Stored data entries
[Start of section]

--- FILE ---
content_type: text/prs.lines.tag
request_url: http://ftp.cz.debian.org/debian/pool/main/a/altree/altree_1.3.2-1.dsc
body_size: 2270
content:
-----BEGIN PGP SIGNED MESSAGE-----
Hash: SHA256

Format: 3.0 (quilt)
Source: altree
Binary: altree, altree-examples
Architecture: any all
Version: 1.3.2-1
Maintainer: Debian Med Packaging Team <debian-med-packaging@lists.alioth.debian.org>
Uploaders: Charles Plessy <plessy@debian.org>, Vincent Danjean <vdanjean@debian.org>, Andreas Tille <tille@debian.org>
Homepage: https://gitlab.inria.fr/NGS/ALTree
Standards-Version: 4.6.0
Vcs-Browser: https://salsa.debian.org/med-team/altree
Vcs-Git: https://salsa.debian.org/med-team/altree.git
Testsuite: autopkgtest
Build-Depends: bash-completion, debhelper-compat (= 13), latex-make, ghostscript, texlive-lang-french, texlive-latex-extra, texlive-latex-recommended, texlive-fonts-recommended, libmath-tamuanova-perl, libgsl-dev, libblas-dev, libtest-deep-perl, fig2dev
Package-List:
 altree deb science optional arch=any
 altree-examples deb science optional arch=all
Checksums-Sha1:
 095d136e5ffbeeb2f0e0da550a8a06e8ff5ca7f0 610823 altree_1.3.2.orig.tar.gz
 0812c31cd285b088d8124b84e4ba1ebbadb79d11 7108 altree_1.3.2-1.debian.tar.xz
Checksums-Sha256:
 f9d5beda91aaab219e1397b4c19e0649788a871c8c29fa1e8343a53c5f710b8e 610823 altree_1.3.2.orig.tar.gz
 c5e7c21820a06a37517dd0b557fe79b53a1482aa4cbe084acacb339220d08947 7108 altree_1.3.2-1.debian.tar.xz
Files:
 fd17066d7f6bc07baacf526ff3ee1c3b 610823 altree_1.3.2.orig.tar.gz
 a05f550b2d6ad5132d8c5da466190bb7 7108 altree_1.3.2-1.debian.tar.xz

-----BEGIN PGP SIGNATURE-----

[End of section]

EXERCISE
Your answer should be the data above, retyped exactly.

TASK SOLUTION
--- FILE ---
content_type: text/prs.lines.tag
request_url: http://ftp.cz.debian.org/debian/pool/main/a/altree/altree_1.3.2-1.dsc
body_size: 2270
content:
-----BEGIN PGP SIGNED MESSAGE-----
Hash: SHA256

Format: 3.0 (quilt)
Source: altree
Binary: altree, altree-examples
Architecture: any all
Version: 1.3.2-1
Maintainer: Debian Med Packaging Team <debian-med-packaging@lists.alioth.debian.org>
Uploaders: Charles Plessy <plessy@debian.org>, Vincent Danjean <vdanjean@debian.org>, Andreas Tille <tille@debian.org>
Homepage: https://gitlab.inria.fr/NGS/ALTree
Standards-Version: 4.6.0
Vcs-Browser: https://salsa.debian.org/med-team/altree
Vcs-Git: https://salsa.debian.org/med-team/altree.git
Testsuite: autopkgtest
Build-Depends: bash-completion, debhelper-compat (= 13), latex-make, ghostscript, texlive-lang-french, texlive-latex-extra, texlive-latex-recommended, texlive-fonts-recommended, libmath-tamuanova-perl, libgsl-dev, libblas-dev, libtest-deep-perl, fig2dev
Package-List:
 altree deb science optional arch=any
 altree-examples deb science optional arch=all
Checksums-Sha1:
 095d136e5ffbeeb2f0e0da550a8a06e8ff5ca7f0 610823 altree_1.3.2.orig.tar.gz
 0812c31cd285b088d8124b84e4ba1ebbadb79d11 7108 altree_1.3.2-1.debian.tar.xz
Checksums-Sha256:
 f9d5beda91aaab219e1397b4c19e0649788a871c8c29fa1e8343a53c5f710b8e 610823 altree_1.3.2.orig.tar.gz
 c5e7c21820a06a37517dd0b557fe79b53a1482aa4cbe084acacb339220d08947 7108 altree_1.3.2-1.debian.tar.xz
Files:
 fd17066d7f6bc07baacf526ff3ee1c3b 610823 altree_1.3.2.orig.tar.gz
 a05f550b2d6ad5132d8c5da466190bb7 7108 altree_1.3.2-1.debian.tar.xz

-----BEGIN PGP SIGNATURE-----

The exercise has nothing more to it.